I love the fog but today, after my dentist’s appointment, I needed summer warmth and smells so I drove to the top of Mt. Tam.








I love the fog but today, after my dentist’s appointment, I needed summer warmth and smells so I drove to the top of Mt. Tam.








Where I live we often hear sirens heading out highway 1, especially on the weekends. There’s always a feeling of sadness for whoever is affected and what has happened. One never expects it to be someone you know, but this time it was. A good friend fell asleep driving back from Commonweal. Her car went off the side of the embankment on Panoramic highway and her car with her in it fell and turned over for 200 feet. It was quite a rescue effort, involving our local agencies. She’s in the hospital and she’s alive. She will heal.
I sit with it. My father died in an accident. It brings up fragility, something I’ve lived with since I was 19. Like that, a person you love can be gone. Take care – give care to yourself and those you love.

We were married June 19, 1971 so 55 years ago. We celebrated by spending the night in Sausalito where I took a slew of photos, and this morning had great fun interacting with a Great Blue Heron. Being in Sausalito in the mist skews distances, so, at times, I felt as though I could have been here with the Coast Miwok sailing across the bay in a tule boat.






I walked Tennessee Valley early this morning in an environment wet with mist. I walked with these words from Neil deGrasse Tyson.
We are part of this universe; we are in this universe, but perhaps more important than both of those facts is that the universe is in us.
Immersed, I was surrounded with birds singing, flying, scurrying, feasting. I noticed the changing smells and the array of greens. I thought of algae changing the color of the reflecting pool in Washington D.C. to green. Plants rule, and yes, “the universe is in us”, and it’s for us to notice and live aware.





A photo of a mountain lion capturing a deer was temporarily removed from our local Nextdoor when someone complained about it being disgusting to show such violence. Now, it’s back and I think of the spectacle Trump allowed on the White House lawn so he could graft even more money and revolt most of us. I wonder how someone can see the cycle of life and find that in need of censorship, and not question what was allowed on the White House lawn on Sunday night.

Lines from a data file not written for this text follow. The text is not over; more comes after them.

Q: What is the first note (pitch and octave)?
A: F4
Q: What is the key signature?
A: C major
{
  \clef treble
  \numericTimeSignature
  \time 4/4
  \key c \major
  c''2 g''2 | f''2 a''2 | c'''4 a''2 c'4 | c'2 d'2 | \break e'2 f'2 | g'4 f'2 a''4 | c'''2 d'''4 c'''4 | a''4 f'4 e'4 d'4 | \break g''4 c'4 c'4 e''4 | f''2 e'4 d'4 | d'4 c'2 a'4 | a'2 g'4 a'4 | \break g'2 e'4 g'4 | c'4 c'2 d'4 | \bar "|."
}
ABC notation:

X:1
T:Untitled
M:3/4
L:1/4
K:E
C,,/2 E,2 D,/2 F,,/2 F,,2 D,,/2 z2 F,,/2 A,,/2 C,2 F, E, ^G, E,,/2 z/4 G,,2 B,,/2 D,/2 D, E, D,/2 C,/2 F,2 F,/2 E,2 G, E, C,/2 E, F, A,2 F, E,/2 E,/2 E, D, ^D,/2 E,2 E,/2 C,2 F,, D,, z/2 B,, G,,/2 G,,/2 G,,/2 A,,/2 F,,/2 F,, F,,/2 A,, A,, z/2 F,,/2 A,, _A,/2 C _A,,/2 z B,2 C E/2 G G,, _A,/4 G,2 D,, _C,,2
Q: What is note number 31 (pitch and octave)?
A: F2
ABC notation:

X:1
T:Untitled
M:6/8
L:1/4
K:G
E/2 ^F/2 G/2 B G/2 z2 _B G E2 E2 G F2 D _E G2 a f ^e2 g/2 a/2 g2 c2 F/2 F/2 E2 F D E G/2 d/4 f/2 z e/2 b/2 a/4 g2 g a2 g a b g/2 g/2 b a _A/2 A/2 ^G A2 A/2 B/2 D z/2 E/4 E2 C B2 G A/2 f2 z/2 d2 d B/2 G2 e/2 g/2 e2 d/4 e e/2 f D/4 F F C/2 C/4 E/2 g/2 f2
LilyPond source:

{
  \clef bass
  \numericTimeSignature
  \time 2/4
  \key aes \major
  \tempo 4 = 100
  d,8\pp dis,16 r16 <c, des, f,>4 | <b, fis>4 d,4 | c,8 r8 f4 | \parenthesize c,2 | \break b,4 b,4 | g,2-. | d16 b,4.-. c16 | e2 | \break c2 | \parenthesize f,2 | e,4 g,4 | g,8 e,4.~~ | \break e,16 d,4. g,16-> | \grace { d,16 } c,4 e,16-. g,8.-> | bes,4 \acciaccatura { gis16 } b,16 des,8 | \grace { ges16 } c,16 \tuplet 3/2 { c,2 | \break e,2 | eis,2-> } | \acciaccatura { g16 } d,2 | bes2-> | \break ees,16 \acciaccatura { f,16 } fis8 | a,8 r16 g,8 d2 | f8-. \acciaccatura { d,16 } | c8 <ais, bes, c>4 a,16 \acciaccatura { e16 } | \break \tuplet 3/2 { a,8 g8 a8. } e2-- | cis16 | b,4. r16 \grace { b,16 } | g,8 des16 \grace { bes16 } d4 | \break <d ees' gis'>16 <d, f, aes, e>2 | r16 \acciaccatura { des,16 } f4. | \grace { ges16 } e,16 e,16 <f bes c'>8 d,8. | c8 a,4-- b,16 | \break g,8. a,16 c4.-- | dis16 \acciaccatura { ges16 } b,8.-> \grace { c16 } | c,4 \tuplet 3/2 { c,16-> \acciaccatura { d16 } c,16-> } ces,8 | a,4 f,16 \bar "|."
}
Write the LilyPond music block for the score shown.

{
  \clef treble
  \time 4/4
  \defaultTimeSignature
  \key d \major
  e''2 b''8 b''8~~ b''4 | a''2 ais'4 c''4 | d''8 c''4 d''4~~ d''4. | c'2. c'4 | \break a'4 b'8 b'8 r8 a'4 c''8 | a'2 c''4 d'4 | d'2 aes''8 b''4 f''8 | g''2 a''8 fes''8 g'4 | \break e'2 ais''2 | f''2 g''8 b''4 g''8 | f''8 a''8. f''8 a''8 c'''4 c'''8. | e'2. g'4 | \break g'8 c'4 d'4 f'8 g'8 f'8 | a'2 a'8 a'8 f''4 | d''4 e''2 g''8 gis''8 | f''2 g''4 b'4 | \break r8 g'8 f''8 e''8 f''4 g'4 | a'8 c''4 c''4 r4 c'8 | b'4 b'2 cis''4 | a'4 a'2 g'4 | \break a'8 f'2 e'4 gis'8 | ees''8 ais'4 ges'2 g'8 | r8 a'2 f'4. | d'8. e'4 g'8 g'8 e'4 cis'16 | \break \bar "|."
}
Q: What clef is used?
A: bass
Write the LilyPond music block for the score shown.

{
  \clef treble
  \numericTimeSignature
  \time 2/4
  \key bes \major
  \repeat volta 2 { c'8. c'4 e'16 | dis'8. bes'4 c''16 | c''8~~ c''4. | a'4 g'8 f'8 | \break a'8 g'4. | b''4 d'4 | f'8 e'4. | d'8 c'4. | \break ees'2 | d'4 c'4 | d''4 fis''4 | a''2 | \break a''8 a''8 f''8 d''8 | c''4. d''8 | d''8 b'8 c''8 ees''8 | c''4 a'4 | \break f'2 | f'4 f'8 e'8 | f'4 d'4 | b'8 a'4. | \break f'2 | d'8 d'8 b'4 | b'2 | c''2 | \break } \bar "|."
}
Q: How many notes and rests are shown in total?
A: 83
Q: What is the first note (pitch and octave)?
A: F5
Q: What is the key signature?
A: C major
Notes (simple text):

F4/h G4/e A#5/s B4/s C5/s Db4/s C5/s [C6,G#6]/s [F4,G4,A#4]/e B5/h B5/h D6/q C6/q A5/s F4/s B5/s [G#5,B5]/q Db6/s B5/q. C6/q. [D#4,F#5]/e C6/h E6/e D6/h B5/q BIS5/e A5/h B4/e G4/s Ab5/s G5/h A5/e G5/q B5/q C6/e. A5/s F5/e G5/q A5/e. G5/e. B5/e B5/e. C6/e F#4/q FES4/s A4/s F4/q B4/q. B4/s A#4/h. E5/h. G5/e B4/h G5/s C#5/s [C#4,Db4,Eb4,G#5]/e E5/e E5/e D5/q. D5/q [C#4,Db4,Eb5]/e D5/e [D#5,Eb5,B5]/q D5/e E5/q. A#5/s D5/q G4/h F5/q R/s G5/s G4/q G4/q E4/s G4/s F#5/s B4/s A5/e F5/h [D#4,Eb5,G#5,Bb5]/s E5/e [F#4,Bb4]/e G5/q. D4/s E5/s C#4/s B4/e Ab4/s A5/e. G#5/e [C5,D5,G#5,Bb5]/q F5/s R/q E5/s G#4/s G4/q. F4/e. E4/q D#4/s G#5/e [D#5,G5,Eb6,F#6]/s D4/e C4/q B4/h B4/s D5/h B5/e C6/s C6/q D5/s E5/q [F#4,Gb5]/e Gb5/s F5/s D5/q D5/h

To counteract the news of Trump and the horrors, lies and financial cost of him and his administration, I come to Anne Frank who died at the age of 15 after being sent to Auschwitz and then Bergen-Belsen.
Anne Frank: “It’s really a wonder that I haven’t dropped all my ideals, because they seem so absurd and impossible to carry out. Yet I keep them, because in spite of everything I still believe that people are really good at heart. I simply can’t build up my hopes on a foundation consisting of confusion, misery, and death. I see the world gradually turning into a wilderness, I hear the ever-approaching thunder, which will destroy us, too. I can feel the sufferings of millions, and yet, if I look up into the heavens, I think it will all come right, that this cruelty too will end, and that peace and tranquility will return again.”



Last night I was drawn to re-read Cormac McCarthy’s The Road. Perhaps it was a response to our White House being taken over by thugs.
Today on NextDoor I read that a mountain lion was caught on camera bringing down an adult deer by Eastwood Park, the park I walk to regularly. It was 7 PM so it was still light though the fog was embracing the ridge and valley in mist and gray.
The comments on the photo were on the grace of living here, of observing and living so clearly with transformation in nature and energy exchange.


Go to YouTube and watch The House of the Epstein Crimes. That may lead you to the grannies singing Things That Go Trump in the Night. The tide is turning. Celebrate!

Yesterday it was hot and clear here, but then, I felt the wind shift from east to west, and knew the fog was moving in on its journey to cool and embrace. The branches of the trees played in the breeze, and in an hour or so, I saw wisps on the ridge. In the next hour, all was completely gray, and in the night our motion detector kept lighting up with the sway of the trees. This morning when I rose, I was surprised to see fog only on the ridge, and then, 20 minutes later, it was gone. Impermanence.
I sway now gently, back and forth, forward and back, circling like bamboo, the symbol of enlightenment in Japanese gardens, or like kelp in the sea. Swaying, feeling, moved by breath. Memories filter through like the dance of fog, like mist, sprinkled with fairy dust.




And now I look again at 7:54. And so it goes, in and out, like breath.


A friend is retiring from her career as a therapist. As she comes to final meetings with long-term clients, she asks how to receive their gratitude and accolades. I sit with that as I look out on a beautiful blue-sky day. All is receiving. Being is receiving, Radiating is receiving. We live in relationship.
The flower opens to receive the bee.